しかし、女性Aの出血量が午前9時30分に出血性ショックを起こす量であったとは推定できないことから、羊水塞栓症によるショックであったと認定しました。

そして、被告病院にICUがなかったこと等を踏まえて、被告病院の医師らの過失がなかったとしても女性Aを救命できたとは認められないため、医師らの過失と女性Aの死亡との間に相当因果関係がないとして原告らの請求を棄却しました。

【控訴審】

裁判所は、常位胎盤早期剝離によって胎児が死亡したケースについて、原審と同様の指摘をしました。また、女性Aにショックが生じた9時30分よりも前に、産科DICスコアは「DICに進展する可能性が高い」とされている基準に達していたと判断しました。

その上で、スコアをカウントせず、産科DICの確定診断のために血液検査などを実施しなかったことは、なるべく早くDIC治療を開始する注意義務に違反していたと認定しました。

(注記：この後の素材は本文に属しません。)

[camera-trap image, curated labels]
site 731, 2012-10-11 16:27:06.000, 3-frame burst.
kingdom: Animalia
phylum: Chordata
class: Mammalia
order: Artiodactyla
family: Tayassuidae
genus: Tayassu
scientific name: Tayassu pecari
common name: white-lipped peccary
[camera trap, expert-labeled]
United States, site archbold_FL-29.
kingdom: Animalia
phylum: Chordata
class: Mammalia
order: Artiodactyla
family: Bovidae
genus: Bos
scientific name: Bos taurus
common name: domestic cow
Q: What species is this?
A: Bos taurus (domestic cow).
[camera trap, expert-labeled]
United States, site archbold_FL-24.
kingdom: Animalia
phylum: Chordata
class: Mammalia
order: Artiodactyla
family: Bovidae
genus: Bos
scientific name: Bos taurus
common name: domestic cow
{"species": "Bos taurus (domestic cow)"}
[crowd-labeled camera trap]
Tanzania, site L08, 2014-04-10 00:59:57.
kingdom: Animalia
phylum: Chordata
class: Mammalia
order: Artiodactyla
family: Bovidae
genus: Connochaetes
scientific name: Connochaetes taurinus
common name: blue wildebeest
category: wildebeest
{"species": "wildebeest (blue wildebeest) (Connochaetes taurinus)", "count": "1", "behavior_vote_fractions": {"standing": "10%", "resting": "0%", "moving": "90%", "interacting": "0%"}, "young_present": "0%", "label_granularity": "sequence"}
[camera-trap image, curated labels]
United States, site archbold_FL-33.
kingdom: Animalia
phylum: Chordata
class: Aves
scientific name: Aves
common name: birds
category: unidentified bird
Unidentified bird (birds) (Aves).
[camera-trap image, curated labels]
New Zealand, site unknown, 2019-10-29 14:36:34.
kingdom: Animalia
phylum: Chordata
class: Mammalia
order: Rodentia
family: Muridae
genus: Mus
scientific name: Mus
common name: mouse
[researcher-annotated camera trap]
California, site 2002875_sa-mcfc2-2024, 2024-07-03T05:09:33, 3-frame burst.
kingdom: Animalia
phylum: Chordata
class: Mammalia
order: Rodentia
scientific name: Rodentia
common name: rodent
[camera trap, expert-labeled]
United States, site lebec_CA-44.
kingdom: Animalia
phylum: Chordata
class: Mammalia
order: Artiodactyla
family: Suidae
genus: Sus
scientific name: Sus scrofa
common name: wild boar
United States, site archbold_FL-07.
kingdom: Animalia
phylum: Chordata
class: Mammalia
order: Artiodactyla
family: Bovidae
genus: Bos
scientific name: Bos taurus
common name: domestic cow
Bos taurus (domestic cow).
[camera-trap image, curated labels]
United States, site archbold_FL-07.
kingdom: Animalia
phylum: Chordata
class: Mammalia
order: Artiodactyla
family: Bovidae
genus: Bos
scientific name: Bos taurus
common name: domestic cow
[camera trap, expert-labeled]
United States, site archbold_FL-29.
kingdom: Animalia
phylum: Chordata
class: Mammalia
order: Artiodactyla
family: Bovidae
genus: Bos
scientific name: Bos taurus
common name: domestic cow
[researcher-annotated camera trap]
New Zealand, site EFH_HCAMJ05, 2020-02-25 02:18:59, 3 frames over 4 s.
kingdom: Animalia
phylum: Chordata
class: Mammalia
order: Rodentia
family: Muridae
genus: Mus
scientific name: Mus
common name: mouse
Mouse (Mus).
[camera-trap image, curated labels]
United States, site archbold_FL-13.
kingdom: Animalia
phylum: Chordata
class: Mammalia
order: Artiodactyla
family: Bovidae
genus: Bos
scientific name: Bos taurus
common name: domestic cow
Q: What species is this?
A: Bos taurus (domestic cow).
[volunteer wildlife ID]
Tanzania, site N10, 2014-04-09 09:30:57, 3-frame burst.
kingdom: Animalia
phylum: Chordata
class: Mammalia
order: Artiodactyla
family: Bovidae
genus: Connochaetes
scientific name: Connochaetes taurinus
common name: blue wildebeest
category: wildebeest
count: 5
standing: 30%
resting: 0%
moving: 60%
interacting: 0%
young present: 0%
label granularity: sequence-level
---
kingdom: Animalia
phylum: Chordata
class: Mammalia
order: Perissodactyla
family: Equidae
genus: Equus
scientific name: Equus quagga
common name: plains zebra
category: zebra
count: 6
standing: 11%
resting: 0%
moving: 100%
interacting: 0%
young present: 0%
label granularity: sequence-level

また、当時のガイドラインには掲載されていなかったものの、SI(ショック指数)が1.5を超えて、産科DICスコアが8を超えたら直ちに輸血を開始することが、臨床医学における医療水準になっていたと認めました。

その上で、女性Aは午前9時30分にはショックに陥っており、被控訴人病院の医師らはショックに対する治療や輸血を行わなかった過失等があると認定しました。

そして、被控訴人病院の医師らの過失には、女性Aが死亡した結果との間に因果関係があると認めました。

以上のことから、被控訴人らの不法行為責任を認めて、裁判所は被控訴人らに対して約7490万円の賠償を命じました。